# Show Sheep Breeds



## farmchick (Mar 12, 2011)

My family's getting some sheep that I will show in a county fair in Nebraska, as part of 4H.
We don't have many breeders that won't step down off of their high horse and sell reasonably priced lambs, so we have to get them from our salebarn.
Anyway, I was wondering what breeds of sheep do best in the show ring? We'll only have a couple options at the auction (if any). What would you suggest?


----------



## cattlecait (Mar 13, 2011)

If you're going for a market lamb, the ones that tend to show the best are Suffolks, Hampshires, or a cross of the two. White faced market lambs tend to be Rambouliette (I don't think I spelled that right) or Dorsets, but a blackface will nearly always outshow a whiteface.

That being said, if you just want to show breeding stock, pick a breed and run with it.

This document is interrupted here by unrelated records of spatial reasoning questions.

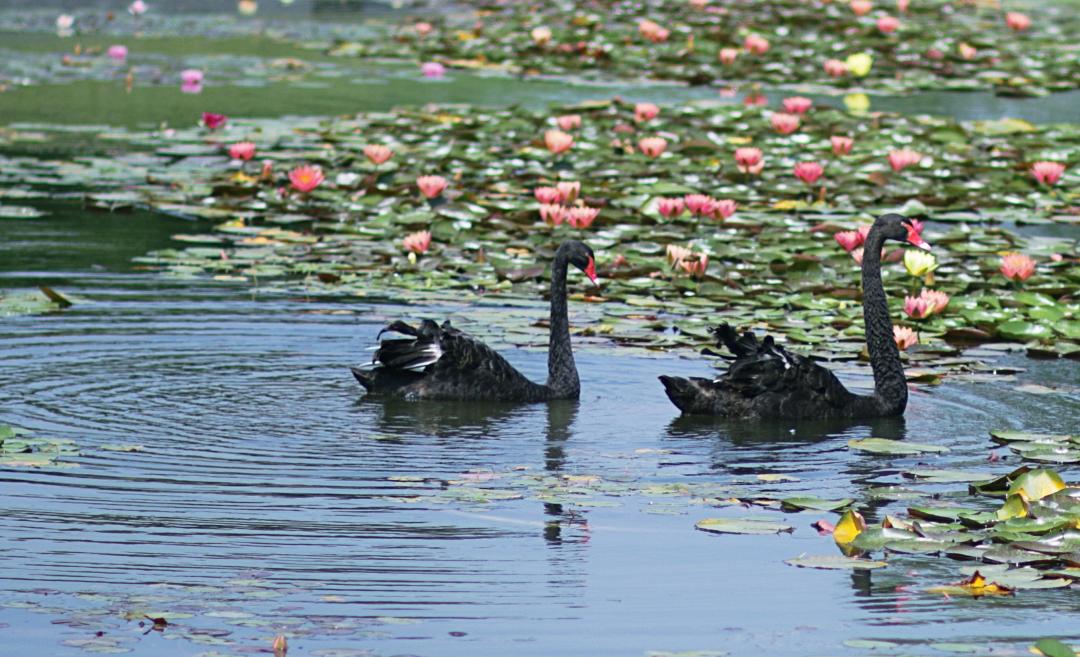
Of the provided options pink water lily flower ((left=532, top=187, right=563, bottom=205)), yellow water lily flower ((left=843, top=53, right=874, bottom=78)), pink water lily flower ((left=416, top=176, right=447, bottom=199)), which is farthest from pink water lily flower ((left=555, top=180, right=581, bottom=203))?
yellow water lily flower ((left=843, top=53, right=874, bottom=78))

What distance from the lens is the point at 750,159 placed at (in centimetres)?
1338

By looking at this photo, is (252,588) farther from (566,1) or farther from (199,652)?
(566,1)

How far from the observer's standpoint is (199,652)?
15.4 ft

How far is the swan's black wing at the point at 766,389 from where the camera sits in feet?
26.2

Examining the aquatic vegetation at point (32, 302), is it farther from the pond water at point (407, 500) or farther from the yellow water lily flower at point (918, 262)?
the yellow water lily flower at point (918, 262)

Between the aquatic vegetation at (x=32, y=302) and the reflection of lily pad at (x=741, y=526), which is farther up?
the aquatic vegetation at (x=32, y=302)

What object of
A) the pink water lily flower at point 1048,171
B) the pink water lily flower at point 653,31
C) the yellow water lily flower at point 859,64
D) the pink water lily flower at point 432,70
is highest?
the pink water lily flower at point 653,31

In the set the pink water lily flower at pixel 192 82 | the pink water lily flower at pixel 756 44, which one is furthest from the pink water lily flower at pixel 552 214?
the pink water lily flower at pixel 756 44

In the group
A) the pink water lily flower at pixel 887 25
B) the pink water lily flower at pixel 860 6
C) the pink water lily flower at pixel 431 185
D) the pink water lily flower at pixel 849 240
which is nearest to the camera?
the pink water lily flower at pixel 849 240

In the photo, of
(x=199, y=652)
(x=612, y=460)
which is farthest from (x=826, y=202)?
(x=199, y=652)

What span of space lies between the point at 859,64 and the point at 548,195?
29.2 feet

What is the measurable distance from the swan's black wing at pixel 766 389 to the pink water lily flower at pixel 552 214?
3.81 metres

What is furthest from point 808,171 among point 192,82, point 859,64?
point 192,82

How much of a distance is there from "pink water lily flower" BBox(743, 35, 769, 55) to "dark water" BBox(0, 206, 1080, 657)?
11866 millimetres
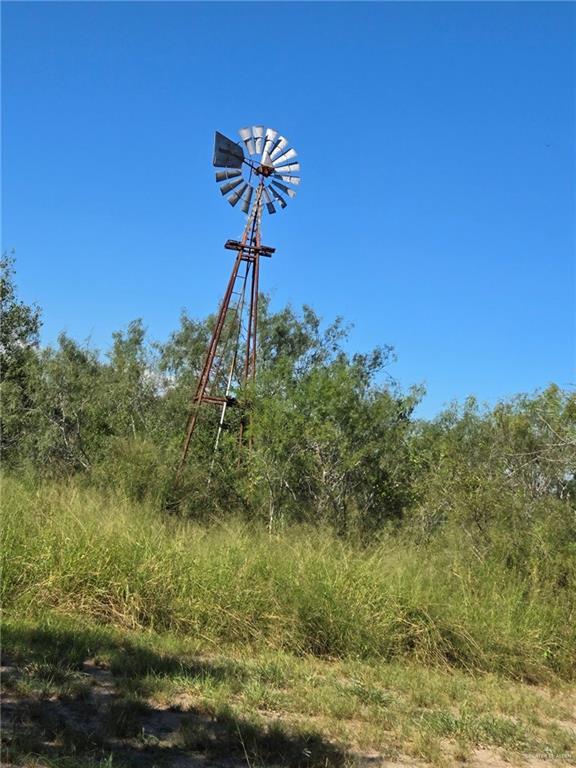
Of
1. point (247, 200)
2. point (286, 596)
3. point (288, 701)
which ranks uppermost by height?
Result: point (247, 200)

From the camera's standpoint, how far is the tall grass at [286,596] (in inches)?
247

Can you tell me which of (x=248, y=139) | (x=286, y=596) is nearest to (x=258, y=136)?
(x=248, y=139)

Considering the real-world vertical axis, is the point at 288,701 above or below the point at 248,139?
below

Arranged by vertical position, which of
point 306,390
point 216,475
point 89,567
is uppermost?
point 306,390

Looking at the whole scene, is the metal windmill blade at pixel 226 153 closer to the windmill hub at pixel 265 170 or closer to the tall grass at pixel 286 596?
the windmill hub at pixel 265 170

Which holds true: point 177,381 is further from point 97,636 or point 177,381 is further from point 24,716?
point 24,716

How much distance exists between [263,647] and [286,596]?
0.57 metres

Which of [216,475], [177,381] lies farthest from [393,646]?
[177,381]

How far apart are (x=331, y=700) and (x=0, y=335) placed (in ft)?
48.7

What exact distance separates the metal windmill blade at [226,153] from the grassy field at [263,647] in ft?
33.2

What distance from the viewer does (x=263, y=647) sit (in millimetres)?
6055

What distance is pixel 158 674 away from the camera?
4996 millimetres

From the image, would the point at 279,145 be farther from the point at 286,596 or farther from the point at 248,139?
the point at 286,596

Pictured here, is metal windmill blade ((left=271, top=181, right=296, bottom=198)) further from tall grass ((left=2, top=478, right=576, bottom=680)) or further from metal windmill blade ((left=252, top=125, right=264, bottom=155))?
tall grass ((left=2, top=478, right=576, bottom=680))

There are plenty of beautiful sheep breeds that would do nicely in the show ring as breeding stock but that can't compete with club lambs for market competitions.


----------



## goodhors (Mar 14, 2011)

Have to agree, for 4-H Market Lamb competition, the black-face, black-legged will almost always win.  Judges will usually place you in Showmanship (not first), but not in the Market classes with a white-face lamb.  Anything white-faced would have to be stupendous for first or Grand as a Market animal.  You should check for a Sheep Breeder's site in your state, find names and phone numbers for calling about market lambs.  Better bred, better "type" in body style, probably will cost you more than auction lambs.  But you know what kind of product you will be ending up with from a breeder.  Any lamb from the sale could look good at young age, then not develop well with age.  Good producers will brag of their lambs winning at various shows, Fairs, so you know the judges liked the product lamb.  Early birthday is better for early Fair dates.

You need to watch costs, very easy to put more into lamb with feed cost, than you will net back at the meat auction of fair.  Just listening to the kids in our group talk about their feeding, I KNOW they have invested more than they make back selling unless they make Grand or Reserve.

We graze our lambs with some feed daily.  Feed is made of mixing oats, cracked corn, lamb pellets.  Ours seem to "make weight" for a nice finish at Fair.  Most desirable weight is 130-140# here.  Lots of daily exercise is needed to get lambs hard bodied the way judges like ithem.  Exercise here is from daily walking, working up to about a mile and a half daily in the big field.  You can poke them, no give at all in the haunches, body, all muscle with fat well distributed thru meat.  That is what wins in the meat ring.

Breeding sheep are judged on correctness of build, quality of fleece if a wool sheep, but not often fitness.  They don't want to see fat, but they are not hard bodied from exercise.  You buy good registered stock, they will do well in the ring.  Again, do a internet search for your choice of breed in your state, for names and numbers to call for shopping to buy.


----------